Ewing's sarcoma usually presents in childhood or early adulthood, with a peak between 10 and 20 years of age, although it can occur in younger children and older adults. It can occur anywhere in the body, but most commonly in the pelvis and proximal long tubular bones. The metaphysis and diaphysis of the femur are the most common sites, followed by the tibia and the humerus. Thirty percent are overtly metastatic at presentation.

The most common clinical findings are pain and swelling.

Imaging Findings

On conventional radiographs, the most common osseous presentation is a permeative lytic lesion with periosteal reaction.

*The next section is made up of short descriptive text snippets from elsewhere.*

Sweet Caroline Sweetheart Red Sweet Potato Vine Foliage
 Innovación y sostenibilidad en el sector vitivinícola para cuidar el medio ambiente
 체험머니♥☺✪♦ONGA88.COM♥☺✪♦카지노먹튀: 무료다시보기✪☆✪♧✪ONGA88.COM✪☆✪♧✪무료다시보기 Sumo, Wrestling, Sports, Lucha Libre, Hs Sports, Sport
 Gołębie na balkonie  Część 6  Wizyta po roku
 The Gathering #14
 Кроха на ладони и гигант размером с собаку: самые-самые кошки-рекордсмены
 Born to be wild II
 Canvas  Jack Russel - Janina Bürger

The classic description of lamellated or "onion skin" type periosteal reaction is often associated with this lesion. Plain films add valuable information in the initial evaluation or screening. The wide zone of transition (e.g. permeative) is the most useful plain film characteristic in differention of benign versus aggressive or malignant lytic lesions.

MRI should be routinely used in the work-up of malignant tumors. MRI will show the full bony and soft tissue extent and relate the tumor to other nearby anatomic structures (e.g. vessels). Gadolinium contrast is not necessary as it does not give additional information over noncontrast studies, though some current researchers argue that dynamic, contrast enhanced MRI may help determine the amount of necrosis within the tumor, thus help in determining response to treatment prior to surgery.

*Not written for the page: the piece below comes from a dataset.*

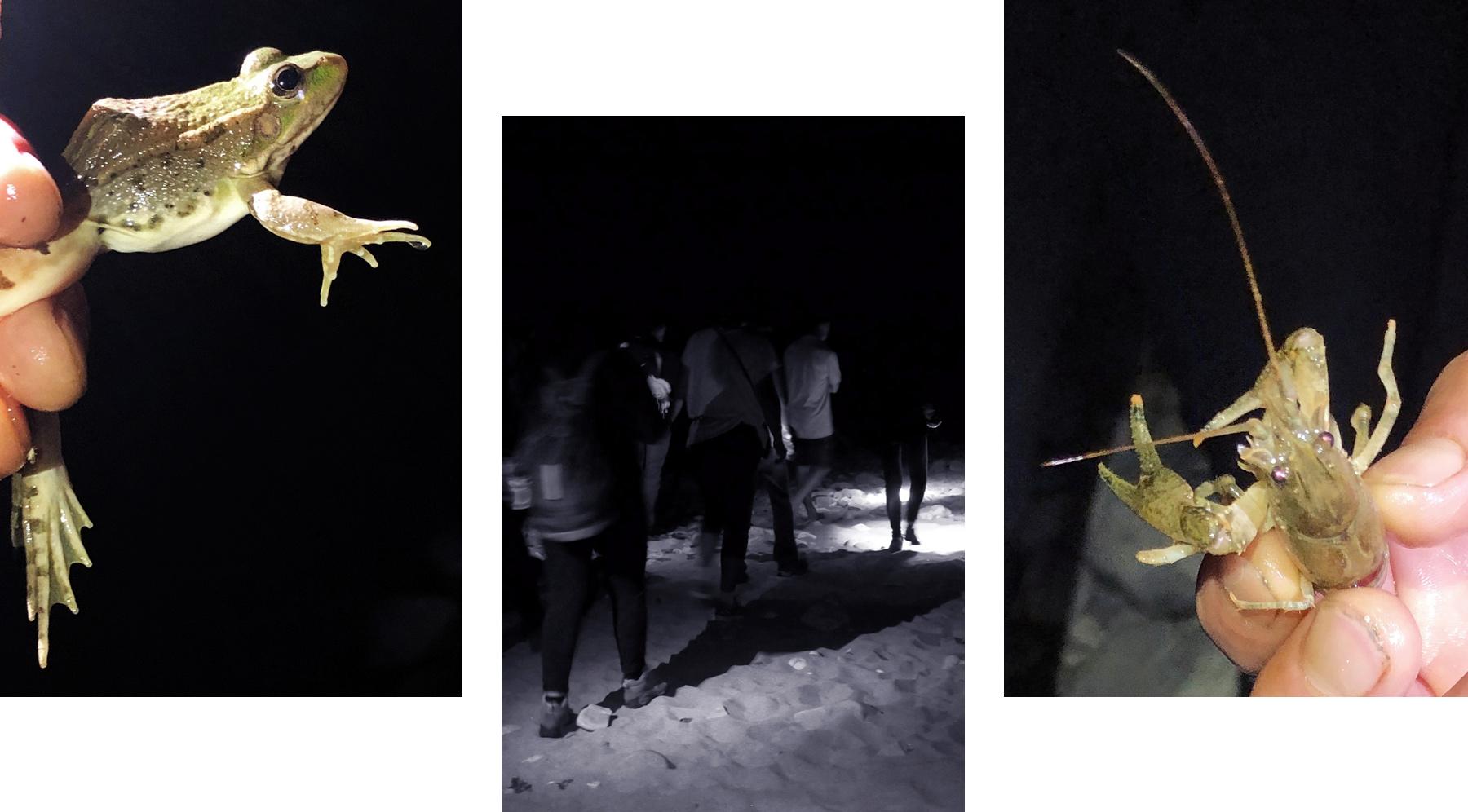 grenouille et écrevisse, la nuit au bivouac de gaud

CT can also be used to define the extraosseous extent of the tumor, especially in the skull, spine, ribs and pelvis. Both CT and MRI can be used to follow response to radiation and/or chemotherapy.

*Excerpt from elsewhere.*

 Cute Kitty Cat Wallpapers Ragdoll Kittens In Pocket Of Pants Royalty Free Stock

Bone scintigraphy can also be used to follow tumor response to therapy.

Differential Diagnosis

Other entities that may have a similar radiologic presentation include osteomyelitis, osteosarcoma (especially telangiectatic osteosarcoma) and eosinophilic granuloma. Soft tissue neoplasms such as malignant fibrous histiocytoma that erode into adjacent bone may also have a similar appearance.


Because almost all patients with apparently localized disease at diagnosis have occult metastatic disease, multidrug chemotherapy as well as local disease control with surgery and/or radiation is indicated in the treatment of all patients (2). Treatment often consists of adjuvant chemotherapy generally followed by wide or radical excision, and may also include radiotherapy. Complete excision at the time of biopsy may be performed if malignancy is confirmed at that time.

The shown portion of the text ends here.